Noble Energy to buy stakes in Falkland Oil licences

US oil and gas producer Noble Energy Inc has agreed to buy stakes in licences from Falkland Oil & Gas Ltd off the disputed islands.

Noble would acquire a 35 per cent stake in Falkland Oil's Northern Area licences, except for Loligo and Nimrod-Garrodia, and would become operator in 2013, according to a statement by London-based Falkland Oil. In the Southern Area licences, Noble would receive a 35 per cent interest, becoming operator by early 2014.

Noble is the second company Falkland Oil had found this year to share the costs and risks of drilling off the archipelago for which Margaret Thatcher fought a war to keep under British control in 1982. The company's investment in the next three years is estimated to total as much as $230 million, Falkland Oil said. Shares of Falkland Oil surged the most since April in London trading.
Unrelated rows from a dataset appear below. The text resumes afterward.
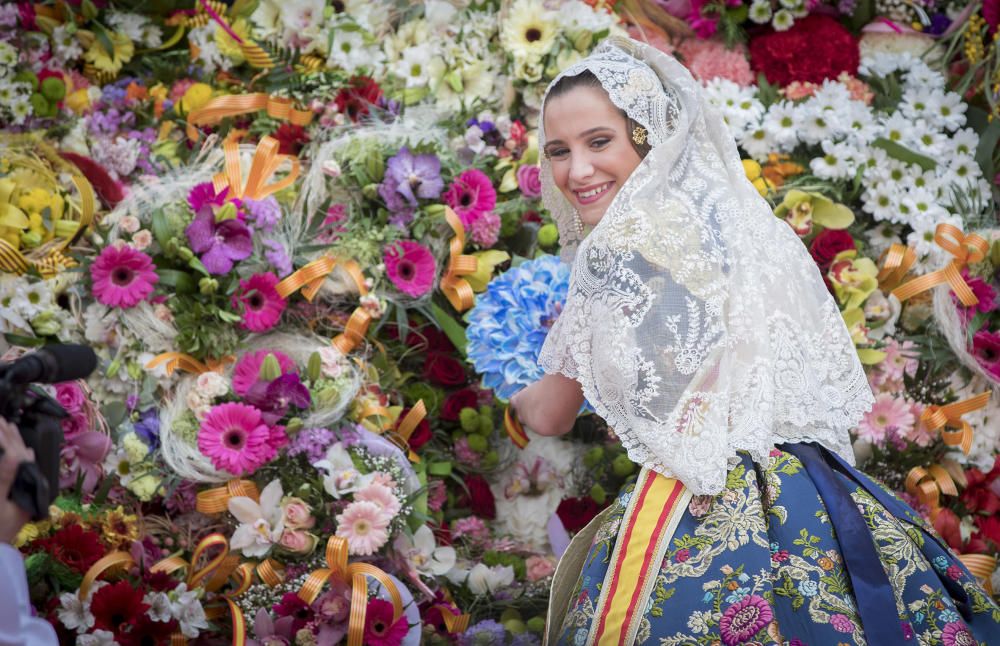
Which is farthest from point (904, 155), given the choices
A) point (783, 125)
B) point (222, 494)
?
point (222, 494)

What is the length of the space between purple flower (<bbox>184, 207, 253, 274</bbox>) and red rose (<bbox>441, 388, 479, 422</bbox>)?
2.61ft

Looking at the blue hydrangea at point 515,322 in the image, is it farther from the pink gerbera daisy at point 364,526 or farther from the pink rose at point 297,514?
the pink rose at point 297,514

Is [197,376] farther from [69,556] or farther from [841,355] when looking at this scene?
[841,355]

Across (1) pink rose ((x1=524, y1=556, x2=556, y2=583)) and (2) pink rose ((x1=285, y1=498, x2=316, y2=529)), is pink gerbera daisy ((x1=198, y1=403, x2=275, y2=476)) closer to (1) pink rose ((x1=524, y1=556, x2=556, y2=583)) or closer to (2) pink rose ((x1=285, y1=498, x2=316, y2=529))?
(2) pink rose ((x1=285, y1=498, x2=316, y2=529))

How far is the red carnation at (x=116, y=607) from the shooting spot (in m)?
2.60

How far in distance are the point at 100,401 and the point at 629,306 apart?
1858mm

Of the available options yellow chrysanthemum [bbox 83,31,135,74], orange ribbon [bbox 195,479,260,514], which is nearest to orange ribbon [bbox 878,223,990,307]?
orange ribbon [bbox 195,479,260,514]

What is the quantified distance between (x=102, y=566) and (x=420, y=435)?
101cm

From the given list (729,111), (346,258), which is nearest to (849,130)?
(729,111)

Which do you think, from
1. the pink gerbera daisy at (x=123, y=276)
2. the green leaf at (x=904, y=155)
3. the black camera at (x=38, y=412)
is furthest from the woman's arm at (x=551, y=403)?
the green leaf at (x=904, y=155)

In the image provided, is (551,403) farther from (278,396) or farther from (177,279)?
(177,279)

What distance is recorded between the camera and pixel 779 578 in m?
2.14

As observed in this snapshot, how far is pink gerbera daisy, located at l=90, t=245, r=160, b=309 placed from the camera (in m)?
3.11

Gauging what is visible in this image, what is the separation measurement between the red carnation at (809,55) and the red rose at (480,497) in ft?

''We have now brought in two highly respected international exploration and production companies,'' Falkland Oil chief executive Tim Bushell said in the statement. ''With this strong partnership in place, we have the financial and technical resources to help realise the potential from our large acreage position in the Falkland Islands.''

The company started drilling in the Loligo prospect on 3 August, it said in a separate statement today, adding that the operation would take about 60 days.

Edison International SpA, a unit of French state-controlled power company Electricite de France SA, bought a 25 per cent stake in the northern licences followed by a 12.5 per cent stake in the southern licences in June. On 12 July, Premier Oil Plc, a UK explorer with fields in the North Sea and Southeast Asia, said it would buy 60 per cent of Rockhopper Exploration Plc assets. The company was the first to make a commercial discovery in the region.

The agreement would see Noble farm-in to the northern area licences for a 35 per cent interest apart from two excluded areas and would secure total investment over the next three years of around $180 million and $230 million.